*Document excerpt:*
□ □ □ □ □

Re: [PATCH 1/2] remoteproc: Add remote processor coredump support

From: Bjorn Andersson
Date: Wed Jul 12 2017 - 19:14:38 EST


On Wed 14 Jun 11:06 PDT 2017, Sarangdhar Joshi wrote:

> The remoteproc framework shuts down and immediately restarts the
> remote processor after fatal events (such as when remote crashes)
> during the recovery path. This makes it lose the state of the
> remote firmware at the point of failure, making it harder to debug
> such events.
>
> This patch introduces a mechanism for extracting the memory
> contents(where the firmware was loaded) after the remote has stopped
> and before the restart sequence has begun in the recovery path. The
> remoteproc framework stores the dump segments information and uses
> devcoredump interface to read the memory contents for each of the
> segments.

□ □ □ □ □

*Record excerpts:*
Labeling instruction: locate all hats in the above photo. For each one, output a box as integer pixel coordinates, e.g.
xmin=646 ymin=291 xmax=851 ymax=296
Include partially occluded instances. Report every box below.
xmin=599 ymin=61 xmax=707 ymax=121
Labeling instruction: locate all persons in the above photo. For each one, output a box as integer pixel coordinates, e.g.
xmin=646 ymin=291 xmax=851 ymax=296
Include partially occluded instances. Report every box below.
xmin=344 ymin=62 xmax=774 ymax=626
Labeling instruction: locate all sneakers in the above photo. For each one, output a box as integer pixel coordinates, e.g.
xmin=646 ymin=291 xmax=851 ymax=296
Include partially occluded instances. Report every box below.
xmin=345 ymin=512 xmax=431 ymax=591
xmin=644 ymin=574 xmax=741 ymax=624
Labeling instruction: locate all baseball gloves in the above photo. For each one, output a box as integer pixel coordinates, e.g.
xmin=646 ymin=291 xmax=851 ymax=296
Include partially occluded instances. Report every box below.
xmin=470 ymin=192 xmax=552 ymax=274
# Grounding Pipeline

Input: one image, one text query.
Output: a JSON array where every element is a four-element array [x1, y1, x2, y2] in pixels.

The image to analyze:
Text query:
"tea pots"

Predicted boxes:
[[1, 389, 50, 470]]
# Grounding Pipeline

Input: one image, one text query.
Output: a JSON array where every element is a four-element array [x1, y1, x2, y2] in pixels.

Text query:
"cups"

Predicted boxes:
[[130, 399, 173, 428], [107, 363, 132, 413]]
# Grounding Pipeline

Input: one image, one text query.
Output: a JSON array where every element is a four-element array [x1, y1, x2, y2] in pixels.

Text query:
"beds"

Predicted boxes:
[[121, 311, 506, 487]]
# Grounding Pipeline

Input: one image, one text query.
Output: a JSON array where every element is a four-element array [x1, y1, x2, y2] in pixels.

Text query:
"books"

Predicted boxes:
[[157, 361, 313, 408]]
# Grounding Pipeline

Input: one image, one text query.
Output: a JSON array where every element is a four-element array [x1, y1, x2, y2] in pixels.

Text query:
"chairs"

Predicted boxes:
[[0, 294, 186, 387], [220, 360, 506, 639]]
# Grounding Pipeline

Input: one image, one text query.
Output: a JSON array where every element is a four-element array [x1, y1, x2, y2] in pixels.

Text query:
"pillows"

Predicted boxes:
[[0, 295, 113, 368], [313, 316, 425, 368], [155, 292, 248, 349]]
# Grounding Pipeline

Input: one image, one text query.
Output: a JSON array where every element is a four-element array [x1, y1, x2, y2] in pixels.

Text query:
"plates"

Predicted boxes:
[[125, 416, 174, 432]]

□ □ □ □ □

*What this exercise asks:*
1. In the remoteproc coredump patch email, which interface does the framework use to read the memory contents for each dump segment?
2. Return the part of the remoteproc coredump patch email from "On Wed 14 Jun" up to and including "when remote crashes)", character for character.
3. Carry the remoteproc coredump patch email forward from its final line.

*The responses:*
1. The devcoredump interface.

2.
On Wed 14 Jun 11:06 PDT 2017, Sarangdhar Joshi wrote:

> The remoteproc framework shuts down and immediately restarts the
> remote processor after fatal events (such as when remote crashes)

3.
>
> The devcoredump device provides a sysfs interface
> /sys/class/remoteproc/remoteproc*/devcoredump/data that could be used
> to read this memory contents. This device will be removed either by
> writing to the data node or after a timeout of 5 minutes as defined in
> the devcoredump.c. This feature could be disabled by writing 1 to the
> disabled file under /sys/class/devcoredump/.
>
> Signed-off-by: Sarangdhar Joshi <spjoshi@xxxxxxxxxxxxxx>
> ---
> drivers/remoteproc/qcom_common.c | 42 ++++++++
> drivers/remoteproc/qcom_common.h | 2 +
> drivers/remoteproc/remoteproc_core.c | 168 +++++++++++++++++++++++++++++++
> drivers/remoteproc/remoteproc_internal.h | 11 ++
> drivers/soc/qcom/mdt_loader.c | 3 +-
> include/linux/remoteproc.h | 21 ++++
> include/linux/soc/qcom/mdt_loader.h | 1 +
> 7 files changed, 247 insertions(+), 1 deletion(-)

I believe the REMOTEPROC core needs to "select WANT_DEV_COREDUMP" as
well.


Also, I think it's better if you introduce the core parts in one patch
and then follow up with a (small) patch adding the Qualcomm parts.

>
> diff --git a/drivers/remoteproc/qcom_common.c b/drivers/remoteproc/qcom_common.c
> index bb90481..c68368a 100644
> --- a/drivers/remoteproc/qcom_common.c
> +++ b/drivers/remoteproc/qcom_common.c
> @@ -20,6 +20,7 @@
> #include <linux/module.h>
> #include <linux/remoteproc.h>
> #include <linux/rpmsg/qcom_smd.h>
> +#include <linux/soc/qcom/mdt_loader.h>
>
> #include "remoteproc_internal.h"
> #include "qcom_common.h"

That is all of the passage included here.